▶ **Текст**:
○ ○ ○ ○

Тем не менее Инна устроила суаре – празднично накрыт стол, икра, водка. И вот две сестры впервые встретились через шестьдесят лет. Я сидел в позе Будды, боясь шевельнуться, а Эльза, выпив бутылку, начала зевать, как крокодил. Но было очень оживленно, много говорили, и вскоре Эльза прислала нам приглашение… Однако близости между нами не установилось, уж очень разные у нас интересы, и переписка через несколько лет завяла, особенно если учесть, что я ни бум-бум по-английски, они – ни слова по-русски. А портрет дедушки у меня за стеклом – очень симпатичный господин с доброй улыбкой, в пенсне, при бабочке… И каждый раз мне приятно на него смотреть.
Чем иногда кончается дружба домами
Важнейшие этапы моей жизни, как верстовыми столбами, размечены событиями, произошедшими в Доброй слободке. Где бы мы ни жили в дальнейшем, она осталась тем экраном, на который сегодня проецируются важнейшие моменты моей судьбы.
И на экране том я вижу сюжеты, выстроенные моей памятью, листами дневников и писем.
«Мама уехала на север», – записано в моем дневнике 1932 года. Проводы были шумные, пришли все родные и куча подруг еще бы! Мама уезжала на несколько месяцев в экспедицию на Шпицберген. Она в это время работала в океанографическом институте. Из каких-то северных портов Норвегии приходили от нее красивые открытки с иностранными марками, по возвращении не было конца рассказам. Я очень ждал, что мне привезут шкуру маленького тюленя, но получил несколько сушеных океанских особей, морская звезда хранилась до самой войны, хотя резко и непонятно пахла. Но со Шпицбергена!

○ ○ ○ ○

▶ **Сохранённые данные**:
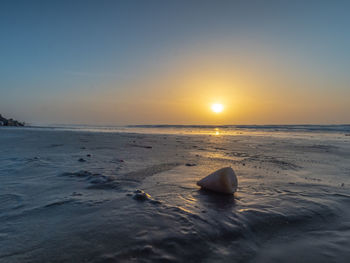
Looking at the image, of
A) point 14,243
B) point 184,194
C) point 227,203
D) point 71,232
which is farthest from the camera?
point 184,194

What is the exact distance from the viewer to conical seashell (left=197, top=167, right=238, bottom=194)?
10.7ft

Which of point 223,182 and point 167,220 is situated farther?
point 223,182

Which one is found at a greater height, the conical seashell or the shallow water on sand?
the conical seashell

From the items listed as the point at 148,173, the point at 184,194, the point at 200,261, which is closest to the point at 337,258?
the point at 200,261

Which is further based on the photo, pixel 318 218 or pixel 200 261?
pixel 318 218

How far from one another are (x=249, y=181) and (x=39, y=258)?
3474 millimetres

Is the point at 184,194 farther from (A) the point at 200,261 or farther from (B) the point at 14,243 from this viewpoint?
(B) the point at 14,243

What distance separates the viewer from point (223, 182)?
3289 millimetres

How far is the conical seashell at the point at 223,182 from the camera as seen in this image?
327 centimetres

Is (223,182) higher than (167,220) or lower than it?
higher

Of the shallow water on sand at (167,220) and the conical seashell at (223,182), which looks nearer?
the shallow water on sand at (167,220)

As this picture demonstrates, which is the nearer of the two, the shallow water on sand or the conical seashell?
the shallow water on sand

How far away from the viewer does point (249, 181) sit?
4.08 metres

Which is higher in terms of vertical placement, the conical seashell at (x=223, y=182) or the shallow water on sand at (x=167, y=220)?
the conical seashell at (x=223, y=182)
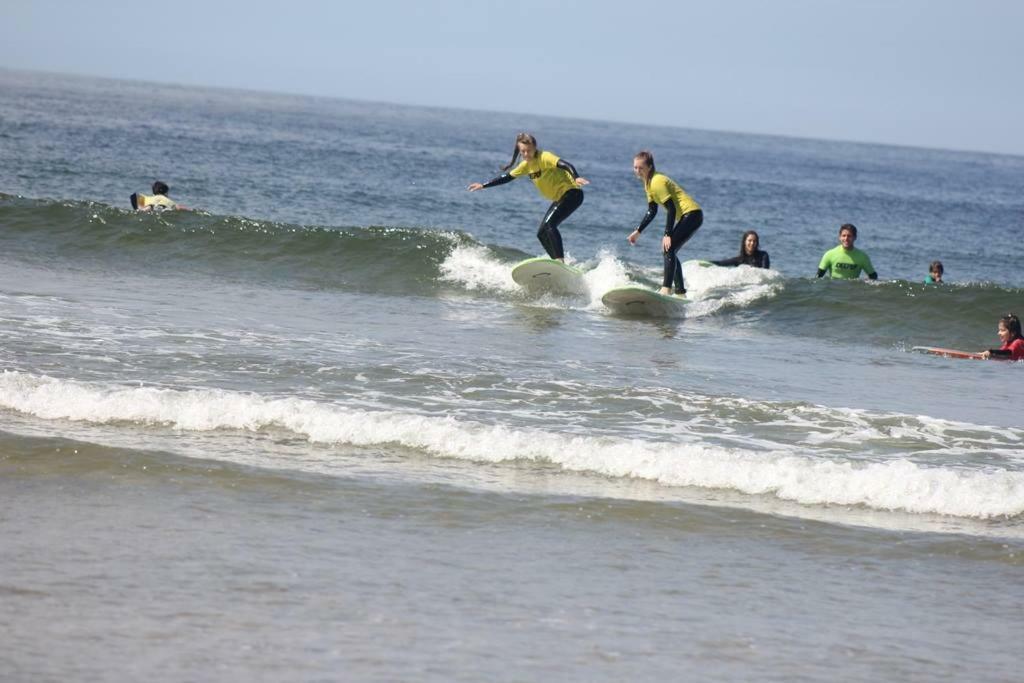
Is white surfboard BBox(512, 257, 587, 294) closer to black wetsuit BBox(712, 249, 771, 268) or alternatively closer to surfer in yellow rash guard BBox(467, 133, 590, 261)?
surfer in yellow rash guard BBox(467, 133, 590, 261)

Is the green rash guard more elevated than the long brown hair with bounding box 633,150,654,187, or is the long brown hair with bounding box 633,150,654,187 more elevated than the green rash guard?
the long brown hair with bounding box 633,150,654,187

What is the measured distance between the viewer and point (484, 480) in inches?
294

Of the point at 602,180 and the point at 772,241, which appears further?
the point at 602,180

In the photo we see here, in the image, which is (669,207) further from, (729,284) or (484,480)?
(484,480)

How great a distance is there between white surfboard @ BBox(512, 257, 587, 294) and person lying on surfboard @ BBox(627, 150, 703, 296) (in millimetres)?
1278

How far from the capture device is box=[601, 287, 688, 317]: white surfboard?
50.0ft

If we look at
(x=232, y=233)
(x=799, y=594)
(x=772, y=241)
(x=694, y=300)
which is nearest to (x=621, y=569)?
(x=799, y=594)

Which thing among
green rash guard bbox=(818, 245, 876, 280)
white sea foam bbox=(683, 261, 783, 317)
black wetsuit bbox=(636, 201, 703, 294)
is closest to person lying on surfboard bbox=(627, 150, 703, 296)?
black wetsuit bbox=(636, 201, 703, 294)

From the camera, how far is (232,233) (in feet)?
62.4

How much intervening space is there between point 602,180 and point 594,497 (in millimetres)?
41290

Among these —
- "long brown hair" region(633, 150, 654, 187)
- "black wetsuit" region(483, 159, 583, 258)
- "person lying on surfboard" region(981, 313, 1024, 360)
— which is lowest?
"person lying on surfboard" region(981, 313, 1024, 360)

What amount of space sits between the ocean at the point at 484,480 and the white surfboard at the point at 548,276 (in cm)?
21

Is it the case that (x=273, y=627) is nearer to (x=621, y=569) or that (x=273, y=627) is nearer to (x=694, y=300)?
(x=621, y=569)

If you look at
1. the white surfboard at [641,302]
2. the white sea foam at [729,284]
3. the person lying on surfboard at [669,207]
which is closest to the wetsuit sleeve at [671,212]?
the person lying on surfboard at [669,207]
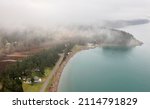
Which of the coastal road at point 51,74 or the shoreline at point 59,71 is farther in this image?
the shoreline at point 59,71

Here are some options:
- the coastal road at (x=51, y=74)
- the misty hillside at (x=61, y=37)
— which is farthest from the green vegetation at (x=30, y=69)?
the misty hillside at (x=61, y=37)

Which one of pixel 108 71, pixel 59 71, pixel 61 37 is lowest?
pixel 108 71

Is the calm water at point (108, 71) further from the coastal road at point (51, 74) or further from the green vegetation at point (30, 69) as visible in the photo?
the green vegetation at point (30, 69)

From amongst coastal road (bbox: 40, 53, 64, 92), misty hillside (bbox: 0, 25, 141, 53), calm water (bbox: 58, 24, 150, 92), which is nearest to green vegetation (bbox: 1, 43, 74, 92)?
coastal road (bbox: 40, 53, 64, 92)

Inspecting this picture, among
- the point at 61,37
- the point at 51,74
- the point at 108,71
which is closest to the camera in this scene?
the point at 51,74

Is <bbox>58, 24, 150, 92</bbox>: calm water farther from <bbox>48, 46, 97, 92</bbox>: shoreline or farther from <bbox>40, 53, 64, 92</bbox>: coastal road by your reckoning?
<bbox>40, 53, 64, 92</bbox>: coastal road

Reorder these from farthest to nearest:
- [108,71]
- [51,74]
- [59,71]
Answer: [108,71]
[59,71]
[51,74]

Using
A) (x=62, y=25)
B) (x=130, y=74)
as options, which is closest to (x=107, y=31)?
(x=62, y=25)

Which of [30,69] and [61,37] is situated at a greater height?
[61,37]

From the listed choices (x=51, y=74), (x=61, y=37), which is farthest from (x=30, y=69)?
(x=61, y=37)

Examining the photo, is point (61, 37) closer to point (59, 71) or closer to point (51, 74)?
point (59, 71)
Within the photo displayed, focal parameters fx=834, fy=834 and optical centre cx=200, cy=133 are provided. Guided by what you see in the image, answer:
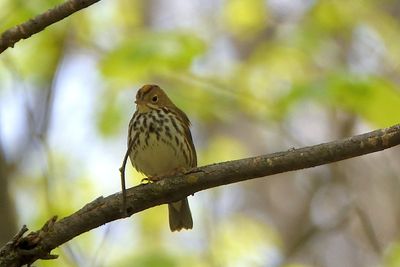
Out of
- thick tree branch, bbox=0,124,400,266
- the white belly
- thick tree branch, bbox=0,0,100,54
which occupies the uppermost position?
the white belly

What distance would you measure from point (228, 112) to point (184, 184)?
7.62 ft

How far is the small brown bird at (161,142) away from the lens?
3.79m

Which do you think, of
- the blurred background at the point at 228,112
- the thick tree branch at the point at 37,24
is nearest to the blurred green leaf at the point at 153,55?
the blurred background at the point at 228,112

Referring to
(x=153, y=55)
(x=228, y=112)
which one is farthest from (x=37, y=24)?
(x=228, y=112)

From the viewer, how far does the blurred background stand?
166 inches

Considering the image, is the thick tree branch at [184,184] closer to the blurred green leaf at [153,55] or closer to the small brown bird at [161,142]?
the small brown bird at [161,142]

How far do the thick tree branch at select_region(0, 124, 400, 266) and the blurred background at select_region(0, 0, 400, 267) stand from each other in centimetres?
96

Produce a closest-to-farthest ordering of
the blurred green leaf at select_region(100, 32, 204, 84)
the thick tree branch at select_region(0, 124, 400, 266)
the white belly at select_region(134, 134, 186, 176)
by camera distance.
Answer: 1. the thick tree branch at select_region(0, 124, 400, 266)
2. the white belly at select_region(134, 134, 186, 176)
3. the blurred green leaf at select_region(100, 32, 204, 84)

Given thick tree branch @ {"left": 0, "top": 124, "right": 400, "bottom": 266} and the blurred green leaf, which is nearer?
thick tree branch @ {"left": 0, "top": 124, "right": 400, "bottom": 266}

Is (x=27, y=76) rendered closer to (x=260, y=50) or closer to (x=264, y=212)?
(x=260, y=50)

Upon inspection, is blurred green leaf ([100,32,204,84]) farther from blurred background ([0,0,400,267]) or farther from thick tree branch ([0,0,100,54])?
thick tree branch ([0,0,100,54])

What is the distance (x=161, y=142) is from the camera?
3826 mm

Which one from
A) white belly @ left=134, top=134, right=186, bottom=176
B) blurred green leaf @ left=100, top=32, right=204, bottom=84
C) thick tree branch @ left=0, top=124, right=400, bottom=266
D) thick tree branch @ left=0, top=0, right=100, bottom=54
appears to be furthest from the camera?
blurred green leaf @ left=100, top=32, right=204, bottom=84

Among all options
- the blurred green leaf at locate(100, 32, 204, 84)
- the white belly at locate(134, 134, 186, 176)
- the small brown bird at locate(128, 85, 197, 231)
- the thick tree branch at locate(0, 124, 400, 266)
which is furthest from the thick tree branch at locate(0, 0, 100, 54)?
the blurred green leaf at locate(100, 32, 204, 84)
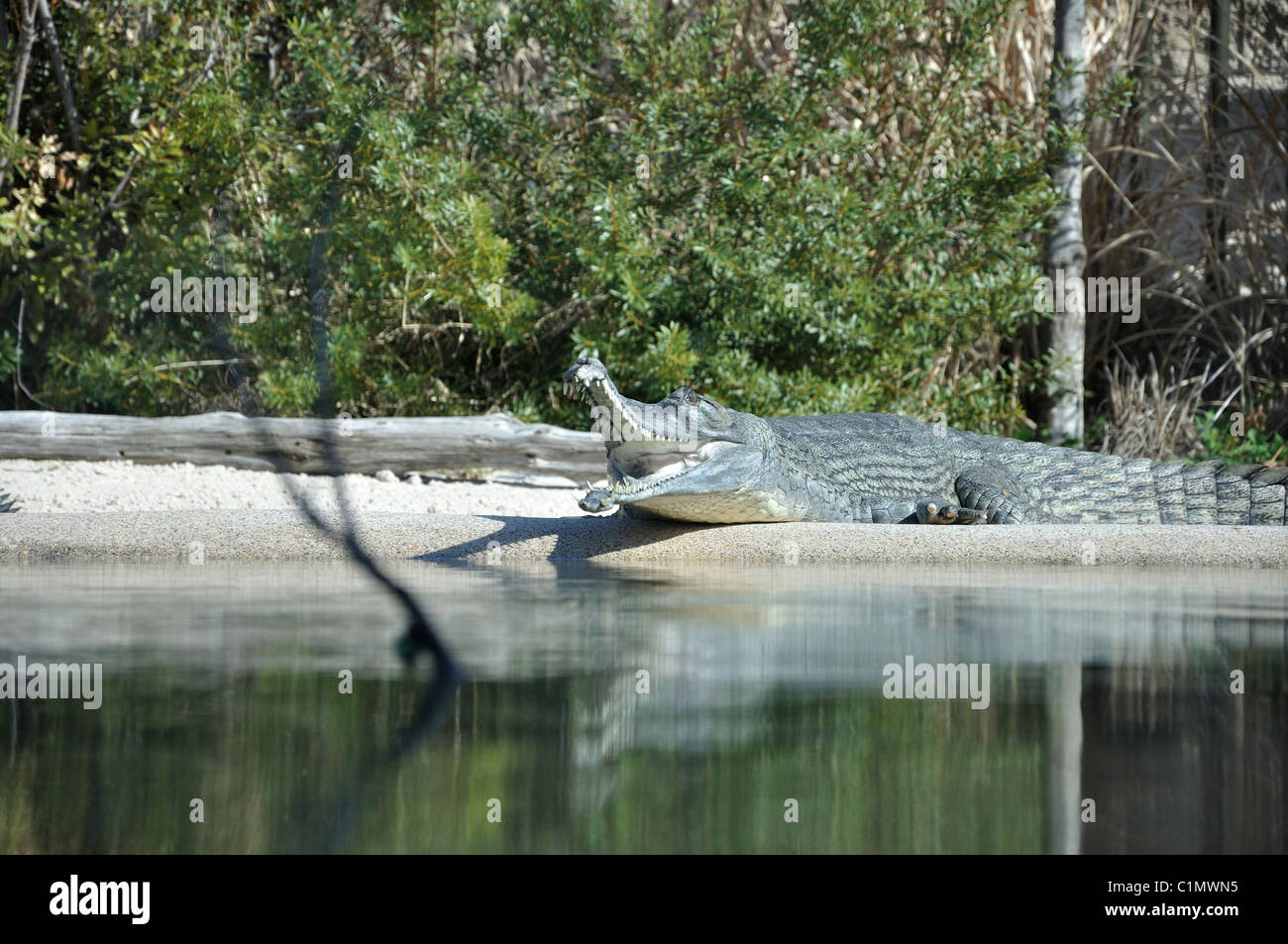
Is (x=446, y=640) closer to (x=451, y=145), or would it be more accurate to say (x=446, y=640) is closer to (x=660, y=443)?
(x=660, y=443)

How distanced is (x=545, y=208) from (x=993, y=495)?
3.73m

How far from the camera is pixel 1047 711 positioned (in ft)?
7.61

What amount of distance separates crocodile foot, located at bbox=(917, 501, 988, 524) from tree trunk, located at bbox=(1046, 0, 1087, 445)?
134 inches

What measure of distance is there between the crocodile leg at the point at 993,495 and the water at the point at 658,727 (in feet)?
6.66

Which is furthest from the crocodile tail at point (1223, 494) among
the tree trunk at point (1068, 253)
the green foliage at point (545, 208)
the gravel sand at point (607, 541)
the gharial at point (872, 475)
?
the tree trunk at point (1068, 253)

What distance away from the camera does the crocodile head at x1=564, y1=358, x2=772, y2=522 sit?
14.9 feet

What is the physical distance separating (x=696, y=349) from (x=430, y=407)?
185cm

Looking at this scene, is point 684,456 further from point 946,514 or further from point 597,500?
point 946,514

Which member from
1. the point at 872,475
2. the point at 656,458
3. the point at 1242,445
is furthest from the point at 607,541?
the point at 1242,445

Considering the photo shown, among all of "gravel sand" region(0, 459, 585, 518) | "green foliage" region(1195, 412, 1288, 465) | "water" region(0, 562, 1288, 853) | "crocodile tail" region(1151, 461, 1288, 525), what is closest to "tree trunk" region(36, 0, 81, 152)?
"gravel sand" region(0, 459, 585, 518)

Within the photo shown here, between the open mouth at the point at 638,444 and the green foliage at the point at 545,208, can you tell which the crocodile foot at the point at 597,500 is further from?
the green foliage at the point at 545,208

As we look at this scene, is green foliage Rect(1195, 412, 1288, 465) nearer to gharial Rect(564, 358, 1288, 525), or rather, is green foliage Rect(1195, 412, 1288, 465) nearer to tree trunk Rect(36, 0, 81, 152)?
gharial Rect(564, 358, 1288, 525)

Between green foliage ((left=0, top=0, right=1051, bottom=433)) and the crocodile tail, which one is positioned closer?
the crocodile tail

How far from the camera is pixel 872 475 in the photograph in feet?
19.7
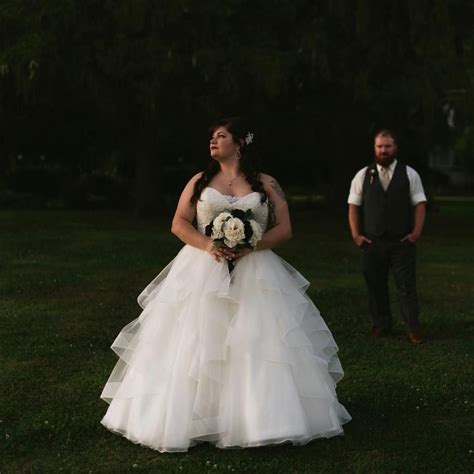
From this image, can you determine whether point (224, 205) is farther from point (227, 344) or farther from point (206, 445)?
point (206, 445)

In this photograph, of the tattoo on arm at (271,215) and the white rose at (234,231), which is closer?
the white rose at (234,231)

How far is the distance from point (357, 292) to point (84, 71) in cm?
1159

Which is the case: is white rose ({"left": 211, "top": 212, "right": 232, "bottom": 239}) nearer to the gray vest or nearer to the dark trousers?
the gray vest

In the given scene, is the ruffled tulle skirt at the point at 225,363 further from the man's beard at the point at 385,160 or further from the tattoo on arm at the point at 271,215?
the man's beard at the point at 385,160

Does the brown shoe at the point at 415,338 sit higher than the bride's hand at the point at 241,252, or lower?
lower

○ ○ ○ ○

Подхватите воспоминания о Доброй слободке и продолжите их сразу после последнего предложения.

▶ **Ответ к заданию**:
На корабле «Витязь» мама вела подробный дневник, который сегодня я читаю с большим интересом. Не знаю, может быть потому, что это мамин дневник? (Кстати, и она, и я всю жизнь вели записи – более или менее регулярно.) Мама в молодые годы перепробовала много занятий – была машинисткой, океанографом, работала в «Журналь де Моску» (в одно время с Алей Эфрон-Цветаевой, вернувшейся из Франции), писала с приятельницей фельетоны под псевдонимом сестры Тур – были такие знаменитые драматурги Братья Тур, брала интервью для «Огонька» у знаменитостей, в эвакуации на военном заводе была секретарем в цехе у Туполева, в трудные годы зарабатывала вязанием…
«Композиционно выстроенные воспоминания всегда кажутся слегка искусственными, а, стало быть, не всегда правдоподобными, – прочитал я недавно у Василия Аксенова. – Даже хронологический порядок и то вызывает некоторые сомнения: ведь для человеческой памяти ничто не стоит перескочить через пару десятков лет назад, а потом приблизиться на энное количество времени, а потом снова и т. д., что, собственно, память повседневно и делает».
Разве не так? Вот и мне многое вспоминается не хронологически.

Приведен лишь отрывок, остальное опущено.